Arwena, 22 września 2011
niepokalane poczęcie
w zamian uśmiech
na rzepy
trzy pokoje
wysadzane granatami
gruz wynoszony każdego ranka
w damskiej torebce
i tożsamość
wynajęta okolicznym bezrobotnym
wiem że nie można
wypowiadać imienia człowieka
którego nie ma na liście ocalonych
ale przegryzam się z tobą
nabieramy smaku
będzie można wstawić drzwi?
Arwena, 22 września 2011
w dziewięćdziesiątym
szewc puścił z dymem
nieodebrane buty
piwnice zapełnił
trampkami za pięć złotych
trochę mi było smutno
on nie narzekał
częściej widywał się z ludźmi
bez lady za którą kiedyś
ukrywał interes
wtedy nikt nie pytał
czy to się opłaca
teraz każdy wie
ile zarabia na parze
więc woli
jak przychodzą osobno
i nikt nikomu nie liczy
Arwena, 20 września 2011
bywam na ucztach
senna i sztuczna
na mnie sukienka z wiskozy
piję dwa drinki
zbieram malinki
oraz opinię mimozy
wracam nad ranem
z obcym mi panem
zostawiam klucze na stole
budzi mnie słońce
serce gorące
płynę na ziemskim padole
pamięć zawodzi
szampan się chłodzi
pewnie przed ósmą nie wstanę
znowu rozpusta
całuję w usta
wychodzę by wrócić nad ranem
nie szukaj kluczy
ktoś mnie nauczył
przesypiać miłości niechciane
Arwena, 19 września 2011
nie żyję ekologicznie
nie segreguję śmieci
nie wpłacam oszczędności
na konto fundacji uratuj zebrę
nie zapisałam się do partii
nie solidaryzuje się
nie zbieram ulotek
/wyślizgują się z pieca/
targuje jajka z tróją
które znoszę cierpliwie
w nadętych kobiałkach
kozaki kupuje zimą
z płaszcza nie wyrosłam
torebka tylko czarna
a włosy pod kolor czasu
chleb dzielę z ptakami
ziemię z kwiatami
a dzień kiedy mija
nie kradnie zmęczenia
tylko zostawia noc w boa
nie pytam dlaczego
/już nie/
po co komu wiedza
na której nic się nie upiecze
a skup otwierają dopiero
po dziewiątej
Arwena, 18 września 2011
duszno
dom oddycha kominem
pachnę deszczem
ten to dopiero przelewa w czas
zakładki w ulubionych fragmentach z pamięci
zmyślam
prowadzę monolog z ciałem
ustąp miejsca kocie
przed tobą wróciła noc
wygłupia się
rozdziela wilgotne korale
przekłada ze mnie w siebie
oddychaj
usta maluje kłamstwem
wychodzi
Arwena, 18 września 2011
marnujesz talent
usłyszałam przez sen
o świcie
wyprałam zeszyty
odwirowałam ostatnie słowa
teraz białe kartki nabierają słońca
wierzę w reirkarnację
Arwena, 17 września 2011
wyjęła klucze. pęk wisiorków. złoty od Stefana. srebrny od Jeremiego.

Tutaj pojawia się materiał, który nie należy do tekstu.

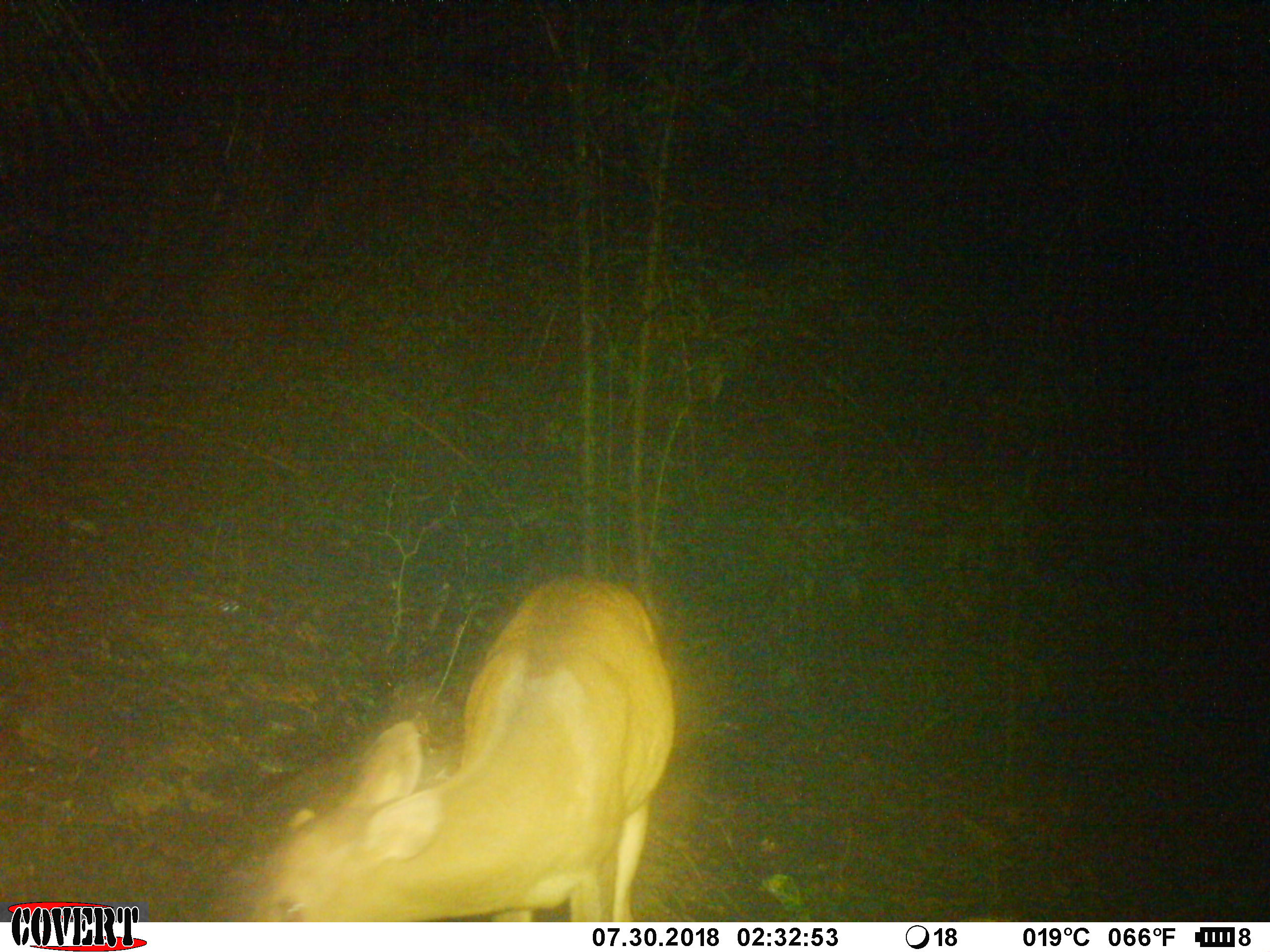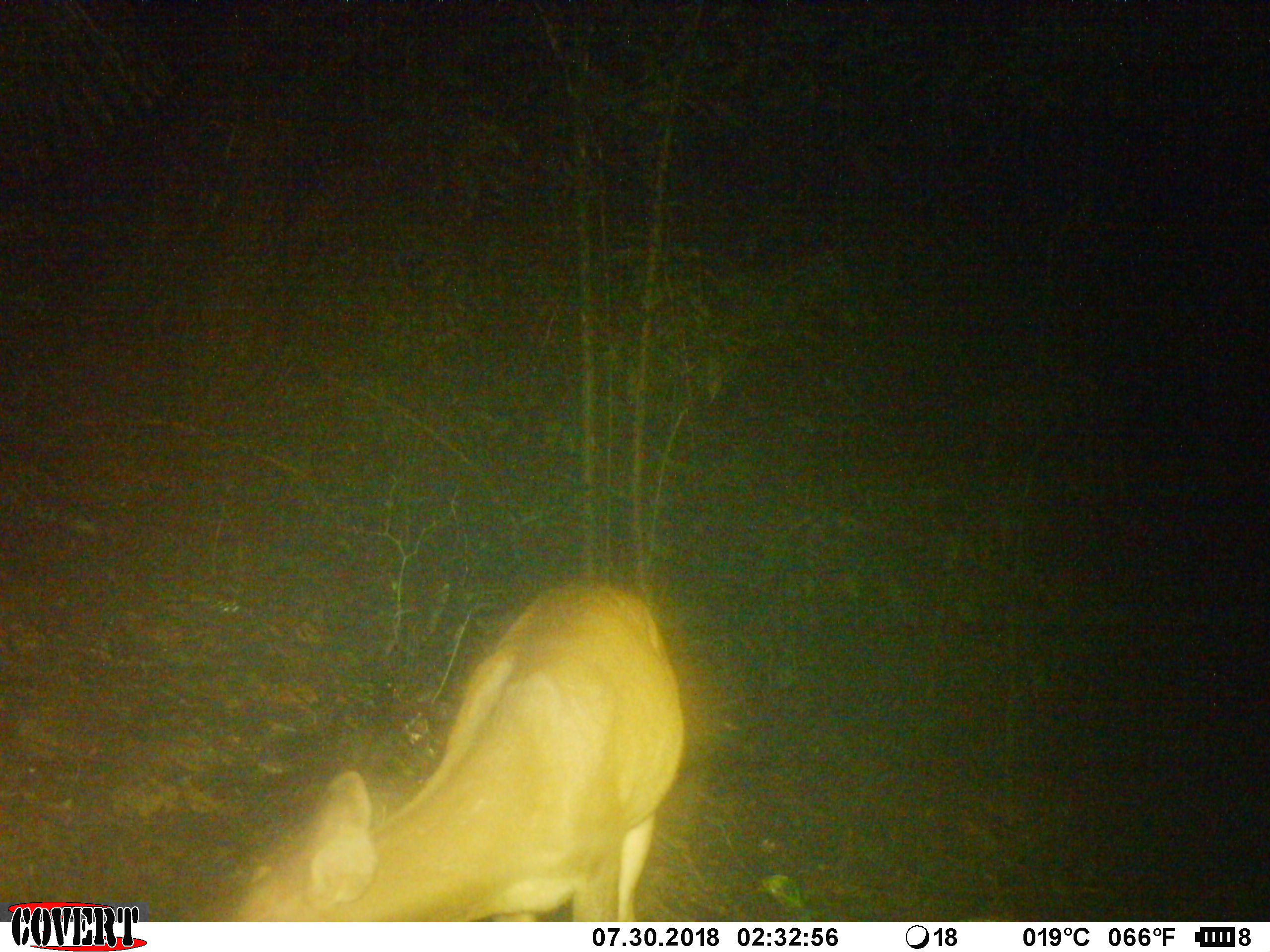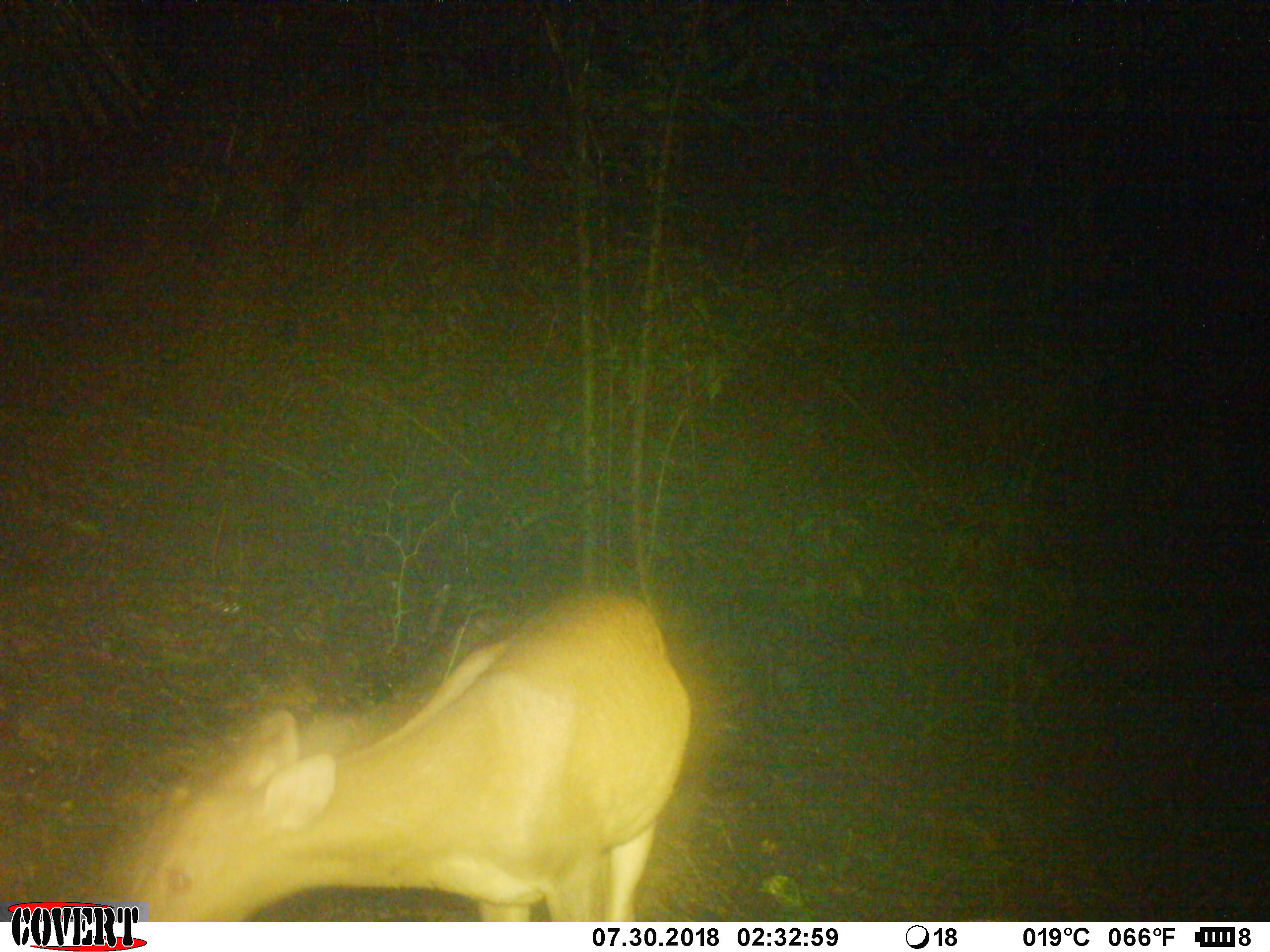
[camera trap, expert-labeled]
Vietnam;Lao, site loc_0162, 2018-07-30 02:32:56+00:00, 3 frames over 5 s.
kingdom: Animalia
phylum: Chordata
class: Mammalia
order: Artiodactyla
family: Cervidae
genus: Muntiacus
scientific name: Muntiacus vuquangensis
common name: large-antlered muntjac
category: large antlered muntjac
Large antlered muntjac (large-antlered muntjac) (Muntiacus vuquangensis). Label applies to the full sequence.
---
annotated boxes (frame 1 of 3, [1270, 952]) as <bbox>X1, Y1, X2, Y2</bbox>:
large antlered muntjac: <bbox>247, 574, 676, 921</bbox>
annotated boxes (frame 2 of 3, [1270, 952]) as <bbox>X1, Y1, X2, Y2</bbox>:
large antlered muntjac: <bbox>228, 576, 686, 922</bbox>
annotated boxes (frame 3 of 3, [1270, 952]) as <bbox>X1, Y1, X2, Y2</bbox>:
large antlered muntjac: <bbox>117, 583, 690, 921</bbox>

ten z niebieską obwódką wokół palca od Marka. lubiła go. najbardziej.
bezbłędnie trafiał nawet na wielkim kacu.
zaczyna taniec.
rozpuszcza kok. spinka jak każda imitacja sprawdza się dla niecierpliwych.

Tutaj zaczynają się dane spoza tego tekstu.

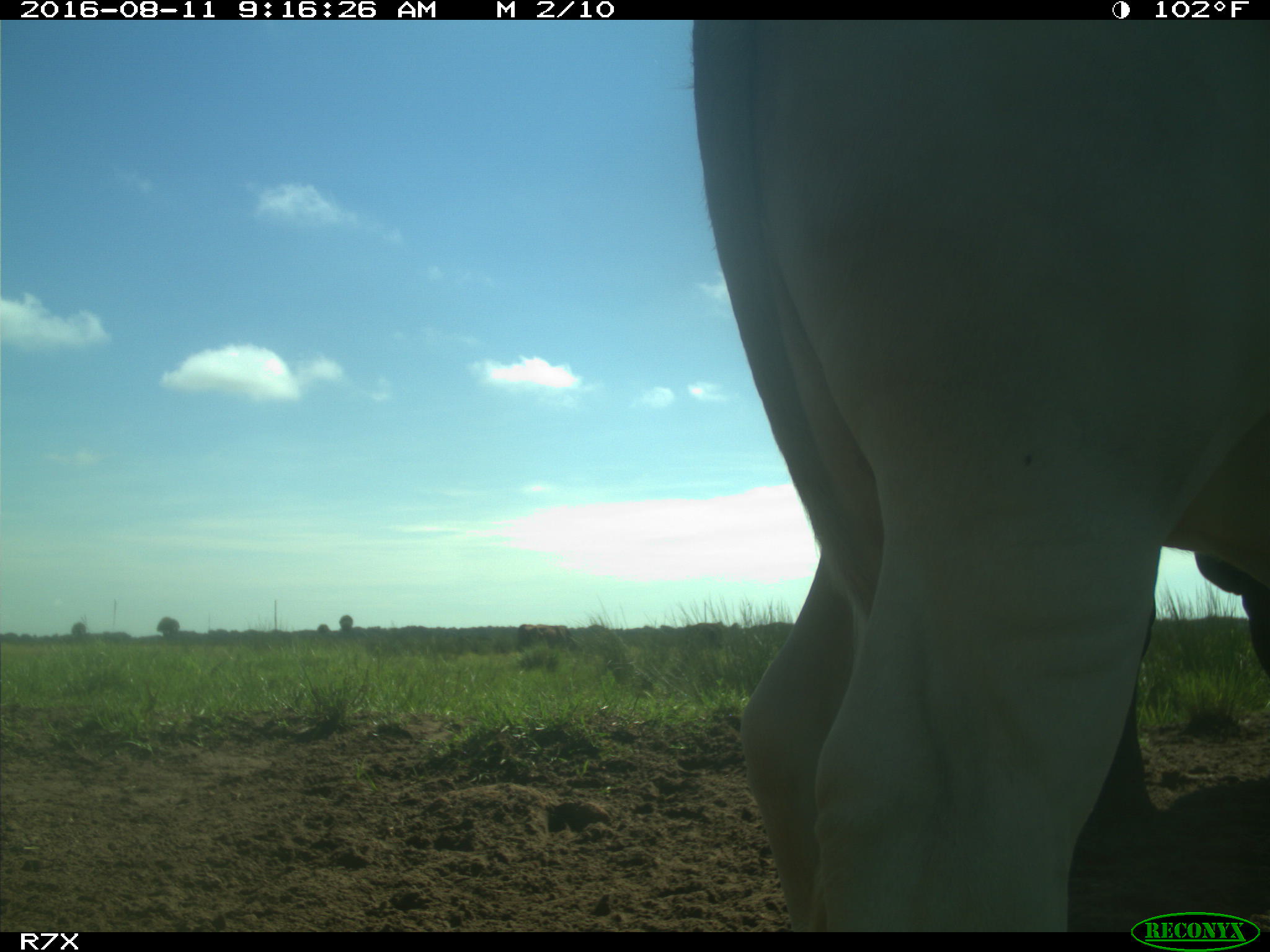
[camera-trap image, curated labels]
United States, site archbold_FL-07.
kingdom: Animalia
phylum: Chordata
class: Mammalia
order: Artiodactyla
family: Bovidae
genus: Bos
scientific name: Bos taurus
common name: domestic cow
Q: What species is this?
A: Bos taurus (domestic cow).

ale nie teraz. wymaga czasu a ten przegryza się z miętówką. pies nie zawodzi.
po godzinie oboje wiemy że nie wejdę a on nie wyjdzie. jedyny powód dla którego
nie poprosiła o klucz. nie lubi się oswajać.
zapalił światło.
zamknął okna żeby nie wpuścić żadnej ćmy. nie zna się na motylach.
szczególnie tych bezsennych. papieros jest ostatnim punktem w zaprogramowanym czekaniu. wyszła na palcach a wróciła po winie. jak on nie wierzył w bajki. i długie włosy. kto się tak zapuszcza na stare lata. usnął.
jesień i pada. więc dlaczego czuje suchość w ustach. zlizała już wszystkie akty z lustra.
jest wyjście. ale nie ma klucza. poczeka. i zaprzyjaźni się z psem.
Arwena, 16 września 2011
przemycam sen
na wielkim prześcieradle
gdzie ksieżyc wyleguje
nadgryzione brzegi
/nikt nie zaśnie dziś głodny/
niespokojna
trzy kroki do piekła
trzy do nieba
nie muszę tam iść
nikt nie musi
wystarczy dobranoc
Regulamin | Polityka prywatności
Copyright © 2010 truml.com, korzystanie z serwisu oznacza akceptację regulaminu.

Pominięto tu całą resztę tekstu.